In [1]:
#Alex Netzley
#2/18/2024

import os
import numpy as np
import pandas as pd
import openpyxl
from openpyxl import load_workbook


Loading in the Datasets

In [42]:
# Cleaning the new google dataset
data_folder = os.path.join(os.path.dirname(os.getcwd())+'/data/')
#Read in google Data
yelp_data_raw = pd.read_csv(os.path.join(data_folder, 'yelp_final.csv'))
trip_advisor_data_raw = pd.read_csv(os.path.join(data_folder, 'trip_advisor_full.csv'))
google_data_raw = pd.read_csv(os.path.join(data_folder, 'google_full.csv'))

Helper Functions

In [37]:
def get_neighborhood(df):
    neighborhood_zipcode = {}
    zipcode = ['98101', '98102', '98103', '98104', '98105', '98107', '98109', '98112', '98121', '98122', '98125', '98133']
    neighborhood = ['Downtown', 'Capitol Hill', 'Fremont/Wallingford', 'Chinatown', 'University District', 'Ballard', 'Queen Anne/South Lake Union', 'Capitol Hill', 'Belltown', 'Capitol Hill', 'Northgate', 'Bitter Lake']
    for i in range(len(zipcode)):
        neighborhood_zipcode[zipcode[i]] = neighborhood[i]
    df['Neighborhood'] = 'Other'
    df['Neighborhood'] = df['Zip Code'].map(neighborhood_zipcode).fillna(df['Neighborhood'])

    return df

Cleaning the Yelp Dataset

In [None]:
#Remove all rows without ratings
yelp_data = yelp_data_raw[yelp_data_raw['Yelp Rating'].notna()]
yelp_data = yelp_data_raw[yelp_data_raw['Yelp Num Reviews'].notna()]

#Drop irrelevant Columns
yelp_data = yelp_data.drop(columns=['Yelp URL', 'Yelp Name'])
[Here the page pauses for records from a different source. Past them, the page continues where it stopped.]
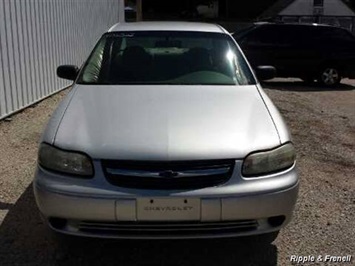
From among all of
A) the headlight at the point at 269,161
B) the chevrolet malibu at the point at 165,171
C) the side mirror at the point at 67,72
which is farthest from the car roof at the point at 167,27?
the headlight at the point at 269,161

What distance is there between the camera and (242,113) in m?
3.72

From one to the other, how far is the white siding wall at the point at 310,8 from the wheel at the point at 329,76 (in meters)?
22.1

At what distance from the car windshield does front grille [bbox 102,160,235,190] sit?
4.60ft

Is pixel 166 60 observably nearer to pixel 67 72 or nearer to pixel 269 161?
pixel 67 72

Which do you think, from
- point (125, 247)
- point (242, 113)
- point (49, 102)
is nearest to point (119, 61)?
point (242, 113)

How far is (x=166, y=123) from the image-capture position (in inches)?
137

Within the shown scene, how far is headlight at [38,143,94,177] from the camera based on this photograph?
125 inches

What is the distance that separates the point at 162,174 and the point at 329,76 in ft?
39.3

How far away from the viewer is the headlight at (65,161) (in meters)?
3.18

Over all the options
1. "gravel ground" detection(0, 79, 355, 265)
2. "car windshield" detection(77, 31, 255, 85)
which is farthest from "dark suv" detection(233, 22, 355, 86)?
"car windshield" detection(77, 31, 255, 85)

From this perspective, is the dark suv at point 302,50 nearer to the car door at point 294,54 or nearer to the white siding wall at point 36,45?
the car door at point 294,54

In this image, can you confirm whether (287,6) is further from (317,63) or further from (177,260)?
(177,260)

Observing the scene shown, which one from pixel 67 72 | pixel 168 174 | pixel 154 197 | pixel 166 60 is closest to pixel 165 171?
pixel 168 174

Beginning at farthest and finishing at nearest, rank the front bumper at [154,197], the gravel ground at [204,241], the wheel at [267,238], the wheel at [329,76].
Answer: the wheel at [329,76]
the wheel at [267,238]
the gravel ground at [204,241]
the front bumper at [154,197]
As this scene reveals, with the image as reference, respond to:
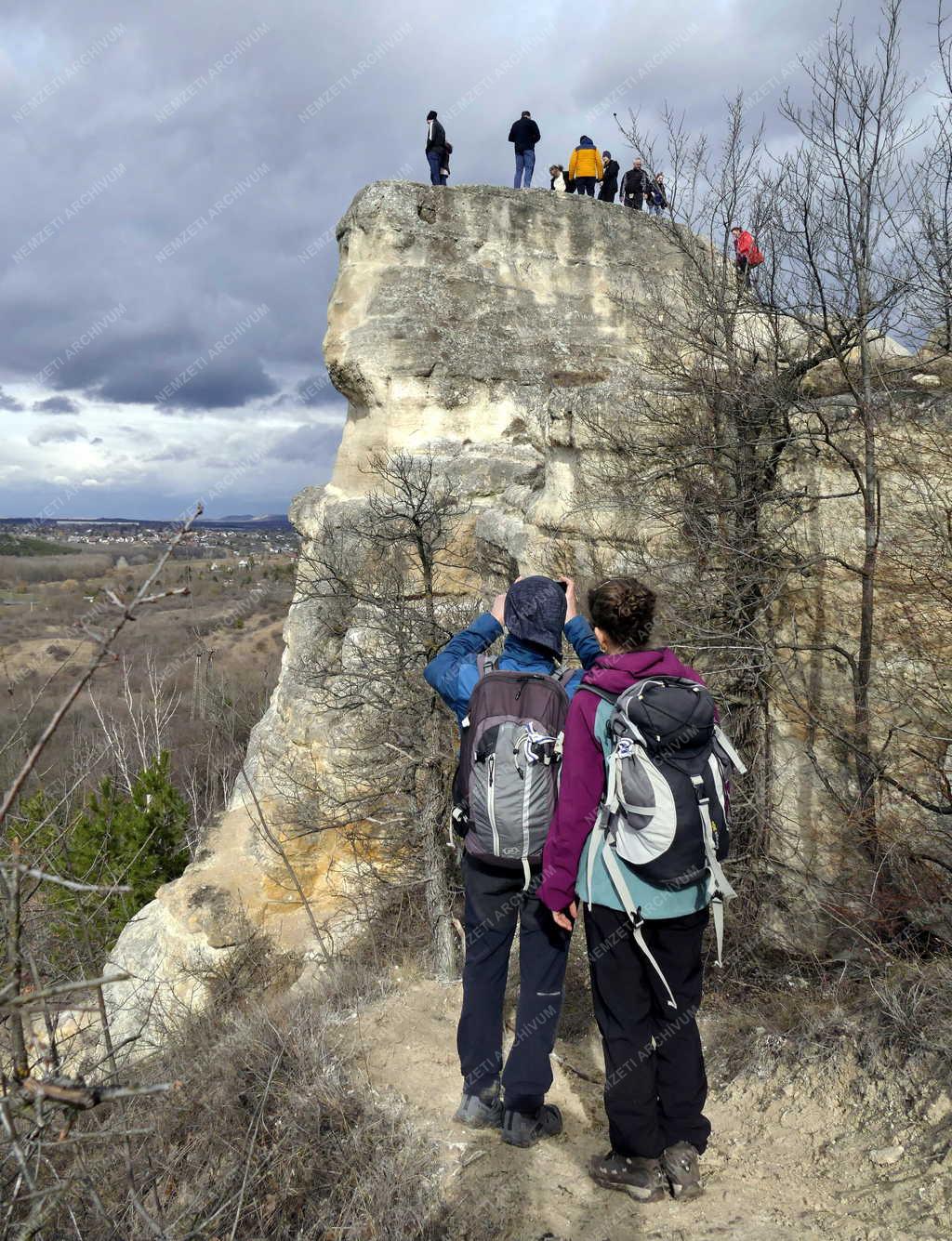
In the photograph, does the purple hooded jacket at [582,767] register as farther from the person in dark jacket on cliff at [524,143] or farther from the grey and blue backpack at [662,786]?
the person in dark jacket on cliff at [524,143]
#Rename columns to fit naming convention
yelp_data = yelp_data.rename(columns={'Restaurant':'Name', 
                                              'Yelp Rating':'Rating',
                                              'Yelp Num Reviews':'Num Reviews',
                                              'Yelp Cost':'Cost',
                                              'Yelp Tags':'Tags',
                                              'Yelp Distribution':'Distribution'  })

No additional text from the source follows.